**YOUR INSTRUCTIONS**
Transcribe every line of the listing below word for word, leaving out the pictures.

[Listing of spatial reasoning questions]
┌──
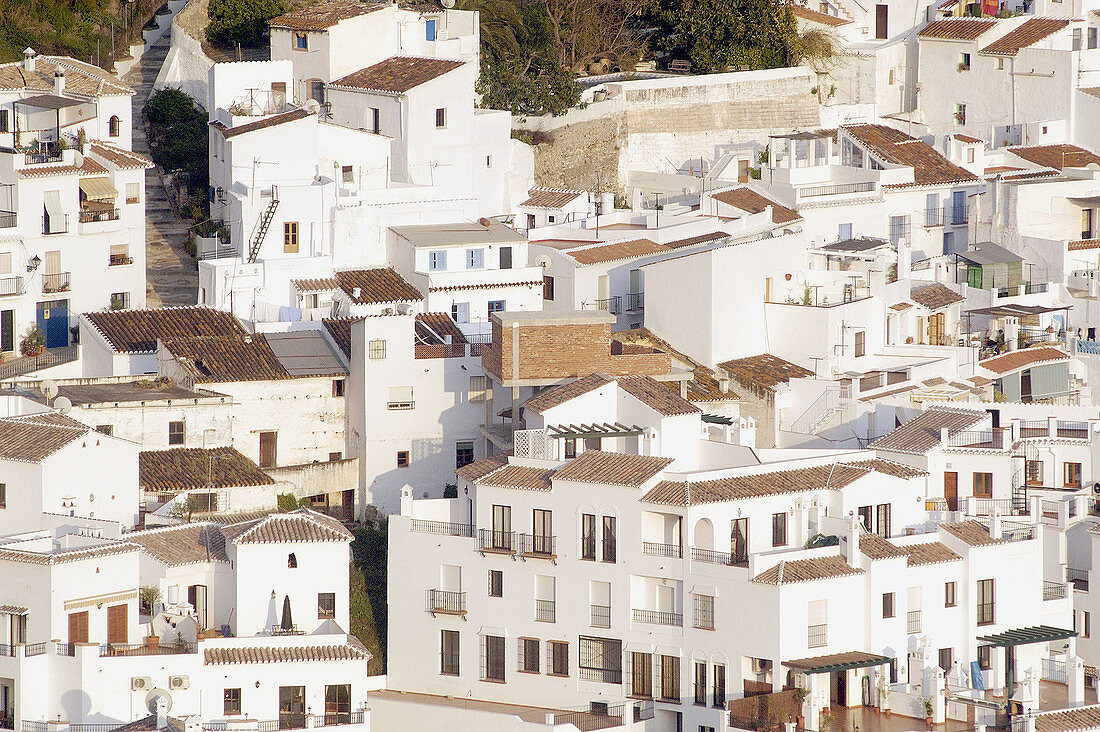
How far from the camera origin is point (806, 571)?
39031 mm

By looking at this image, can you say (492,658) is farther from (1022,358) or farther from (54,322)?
(1022,358)

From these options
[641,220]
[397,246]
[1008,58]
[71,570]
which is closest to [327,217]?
[397,246]

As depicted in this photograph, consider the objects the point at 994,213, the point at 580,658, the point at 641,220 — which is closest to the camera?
the point at 580,658

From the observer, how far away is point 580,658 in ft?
133

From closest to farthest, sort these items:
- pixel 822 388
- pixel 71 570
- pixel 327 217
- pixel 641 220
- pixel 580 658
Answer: pixel 71 570 → pixel 580 658 → pixel 822 388 → pixel 327 217 → pixel 641 220

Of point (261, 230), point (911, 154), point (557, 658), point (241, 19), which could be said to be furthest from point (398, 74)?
point (557, 658)

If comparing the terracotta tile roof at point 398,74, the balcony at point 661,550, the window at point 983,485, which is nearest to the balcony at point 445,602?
the balcony at point 661,550

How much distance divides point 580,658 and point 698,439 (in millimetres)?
4575

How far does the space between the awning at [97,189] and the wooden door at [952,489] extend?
1745cm

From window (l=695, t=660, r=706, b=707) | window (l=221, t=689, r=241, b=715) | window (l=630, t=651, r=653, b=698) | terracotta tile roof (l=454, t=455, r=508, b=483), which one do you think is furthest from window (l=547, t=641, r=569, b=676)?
window (l=221, t=689, r=241, b=715)

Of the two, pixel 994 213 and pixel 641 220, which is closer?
pixel 641 220

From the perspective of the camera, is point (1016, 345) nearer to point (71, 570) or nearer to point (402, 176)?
point (402, 176)

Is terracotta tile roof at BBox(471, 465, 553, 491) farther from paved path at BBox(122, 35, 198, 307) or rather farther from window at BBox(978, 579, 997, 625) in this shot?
paved path at BBox(122, 35, 198, 307)

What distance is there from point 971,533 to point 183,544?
41.9 feet
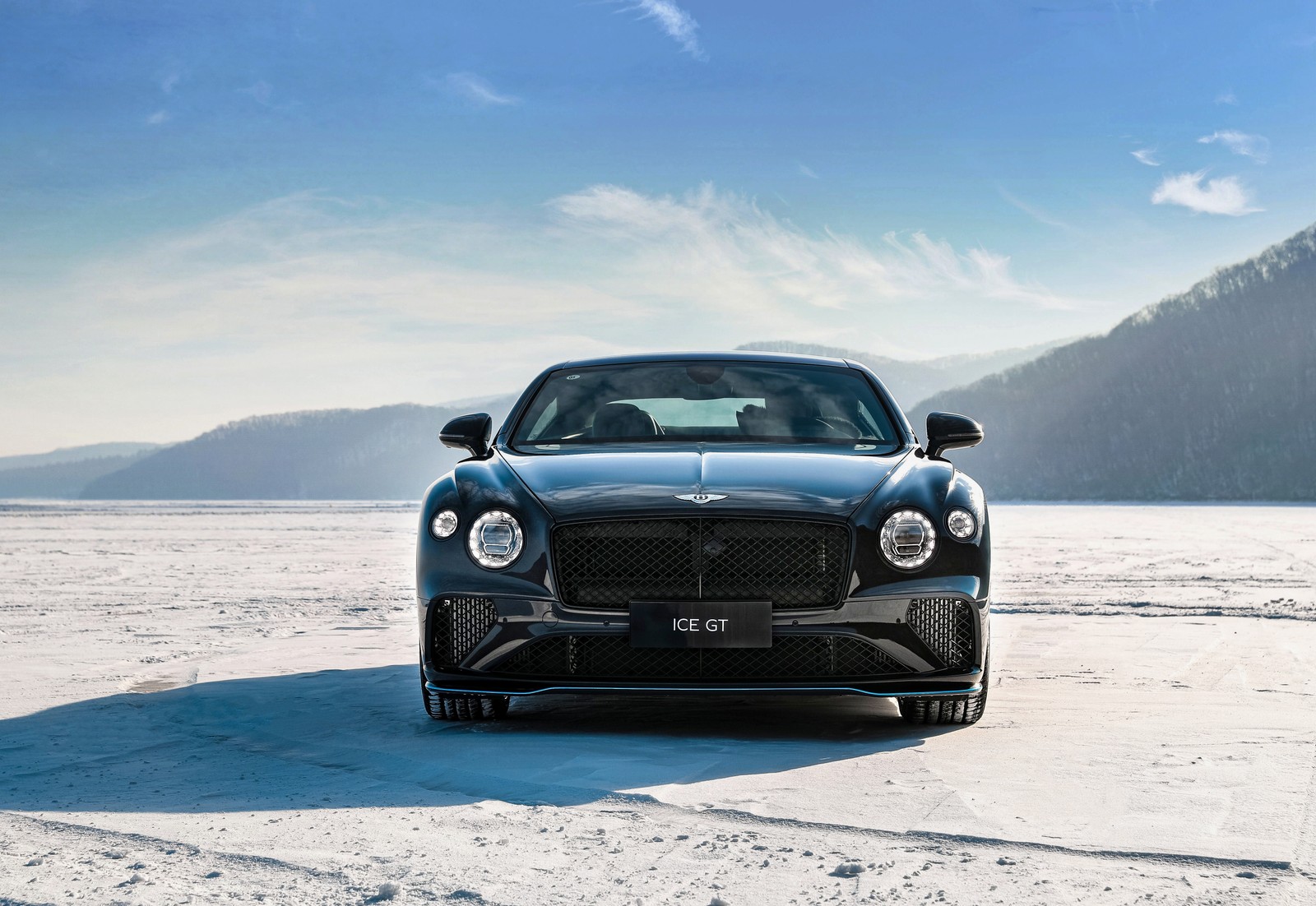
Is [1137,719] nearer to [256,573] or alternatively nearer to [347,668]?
[347,668]

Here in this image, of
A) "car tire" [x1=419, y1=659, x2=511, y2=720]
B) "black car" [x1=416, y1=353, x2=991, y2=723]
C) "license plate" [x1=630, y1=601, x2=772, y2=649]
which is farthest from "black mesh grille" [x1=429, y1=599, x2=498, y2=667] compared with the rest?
"license plate" [x1=630, y1=601, x2=772, y2=649]

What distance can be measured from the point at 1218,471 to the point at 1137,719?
12823 centimetres

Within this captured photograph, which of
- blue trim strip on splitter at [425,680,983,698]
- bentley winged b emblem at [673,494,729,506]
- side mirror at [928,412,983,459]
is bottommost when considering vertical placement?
blue trim strip on splitter at [425,680,983,698]

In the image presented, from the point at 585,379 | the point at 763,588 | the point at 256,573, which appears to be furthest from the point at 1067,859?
the point at 256,573

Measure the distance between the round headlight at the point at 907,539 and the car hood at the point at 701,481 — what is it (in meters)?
0.15

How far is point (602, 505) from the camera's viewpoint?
465cm

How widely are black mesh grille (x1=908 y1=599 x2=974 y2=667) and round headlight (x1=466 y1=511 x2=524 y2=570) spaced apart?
1.45 meters

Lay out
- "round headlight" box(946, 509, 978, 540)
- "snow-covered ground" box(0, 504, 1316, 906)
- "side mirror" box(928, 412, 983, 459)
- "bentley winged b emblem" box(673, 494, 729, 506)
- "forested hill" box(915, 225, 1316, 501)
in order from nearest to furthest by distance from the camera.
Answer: "snow-covered ground" box(0, 504, 1316, 906) < "bentley winged b emblem" box(673, 494, 729, 506) < "round headlight" box(946, 509, 978, 540) < "side mirror" box(928, 412, 983, 459) < "forested hill" box(915, 225, 1316, 501)

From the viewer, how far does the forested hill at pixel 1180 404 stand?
12219cm

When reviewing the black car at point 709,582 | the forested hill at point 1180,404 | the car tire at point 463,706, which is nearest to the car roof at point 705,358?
the black car at point 709,582

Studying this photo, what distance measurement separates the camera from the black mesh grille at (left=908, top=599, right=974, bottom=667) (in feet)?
15.1

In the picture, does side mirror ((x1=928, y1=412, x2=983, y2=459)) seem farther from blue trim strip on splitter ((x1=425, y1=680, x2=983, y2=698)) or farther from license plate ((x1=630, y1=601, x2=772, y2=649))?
license plate ((x1=630, y1=601, x2=772, y2=649))

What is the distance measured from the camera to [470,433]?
221 inches

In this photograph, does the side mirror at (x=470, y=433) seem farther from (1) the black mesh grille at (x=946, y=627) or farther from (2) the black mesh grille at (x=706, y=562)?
└──
**SOLVED PROBLEM**
How far from the camera origin is point (806, 571)?
39031 mm

By looking at this image, can you say (492,658) is farther from (1022,358) or farther from (54,322)?
(1022,358)

From these options
[641,220]
[397,246]
[1008,58]
[71,570]
which is closest to [327,217]?
[397,246]

As depicted in this photograph, consider the objects the point at 994,213, the point at 580,658, the point at 641,220 — which is closest to the camera?
the point at 580,658

From the observer, how far away is point 580,658 in ft?
133

From closest to farthest, sort these items:
- pixel 822 388
- pixel 71 570
- pixel 327 217
- pixel 641 220
- pixel 580 658
Answer: pixel 71 570 → pixel 580 658 → pixel 822 388 → pixel 327 217 → pixel 641 220

Of point (261, 230), point (911, 154), point (557, 658), point (241, 19), which could be said to be furthest from point (398, 74)?
point (557, 658)

If comparing the terracotta tile roof at point 398,74, the balcony at point 661,550, the window at point 983,485, which is nearest to the balcony at point 445,602?
the balcony at point 661,550

How much distance divides point 580,658 and point 698,439 (in millimetres)?
4575

How far does the space between the awning at [97,189] and the wooden door at [952,489] extend?
1745cm

From window (l=695, t=660, r=706, b=707) | window (l=221, t=689, r=241, b=715) | window (l=630, t=651, r=653, b=698) | terracotta tile roof (l=454, t=455, r=508, b=483), which one do you think is furthest from window (l=547, t=641, r=569, b=676)?
window (l=221, t=689, r=241, b=715)

Of the two, pixel 994 213 and pixel 641 220, which is closer?
pixel 641 220

From the perspective of the camera, is point (1016, 345) nearer to point (71, 570) or nearer to point (402, 176)?
point (402, 176)

Is terracotta tile roof at BBox(471, 465, 553, 491) farther from paved path at BBox(122, 35, 198, 307) or rather farther from window at BBox(978, 579, 997, 625) in this shot?
paved path at BBox(122, 35, 198, 307)

What distance is there from point 971,533 to point 183,544?
41.9 feet
Is [1137,719] nearer to [256,573] or alternatively nearer to [347,668]?
[347,668]

Here in this image, of
A) "car tire" [x1=419, y1=659, x2=511, y2=720]
B) "black car" [x1=416, y1=353, x2=991, y2=723]
C) "license plate" [x1=630, y1=601, x2=772, y2=649]
which is farthest from "black mesh grille" [x1=429, y1=599, x2=498, y2=667] compared with the rest?
"license plate" [x1=630, y1=601, x2=772, y2=649]

What distance can be measured from the point at 1218,471 to the point at 1137,719?
12823 centimetres

Within this captured photograph, which of
- blue trim strip on splitter at [425,680,983,698]
- bentley winged b emblem at [673,494,729,506]
- side mirror at [928,412,983,459]
is bottommost when considering vertical placement?
blue trim strip on splitter at [425,680,983,698]

In the image presented, from the point at 585,379 | the point at 763,588 | the point at 256,573, which appears to be furthest from the point at 1067,859?
the point at 256,573

Measure the distance between the round headlight at the point at 907,539 and the car hood at the point at 701,481 — what is it (in meters)?
0.15

How far is point (602, 505) from the camera's viewpoint?
465cm

How widely are black mesh grille (x1=908 y1=599 x2=974 y2=667) and round headlight (x1=466 y1=511 x2=524 y2=570) spaced apart?
1.45 meters

Lay out
- "round headlight" box(946, 509, 978, 540)
- "snow-covered ground" box(0, 504, 1316, 906)
- "side mirror" box(928, 412, 983, 459)
- "bentley winged b emblem" box(673, 494, 729, 506)
- "forested hill" box(915, 225, 1316, 501)
in order from nearest to furthest by distance from the camera.
Answer: "snow-covered ground" box(0, 504, 1316, 906) < "bentley winged b emblem" box(673, 494, 729, 506) < "round headlight" box(946, 509, 978, 540) < "side mirror" box(928, 412, 983, 459) < "forested hill" box(915, 225, 1316, 501)

From the viewer, how far does the forested hill at pixel 1180 404 stand?
12219cm

When reviewing the black car at point 709,582 | the forested hill at point 1180,404 | the car tire at point 463,706, which is nearest to the car roof at point 705,358?
the black car at point 709,582

Studying this photo, what distance measurement separates the camera from the black mesh grille at (left=908, top=599, right=974, bottom=667) (in feet)?
15.1

In the picture, does side mirror ((x1=928, y1=412, x2=983, y2=459)) seem farther from blue trim strip on splitter ((x1=425, y1=680, x2=983, y2=698)) or farther from license plate ((x1=630, y1=601, x2=772, y2=649))?
license plate ((x1=630, y1=601, x2=772, y2=649))

What is the distance measured from the camera to [470,433]?
221 inches

In this photograph, does the side mirror at (x=470, y=433) seem farther from (1) the black mesh grille at (x=946, y=627) or farther from (2) the black mesh grille at (x=706, y=562)?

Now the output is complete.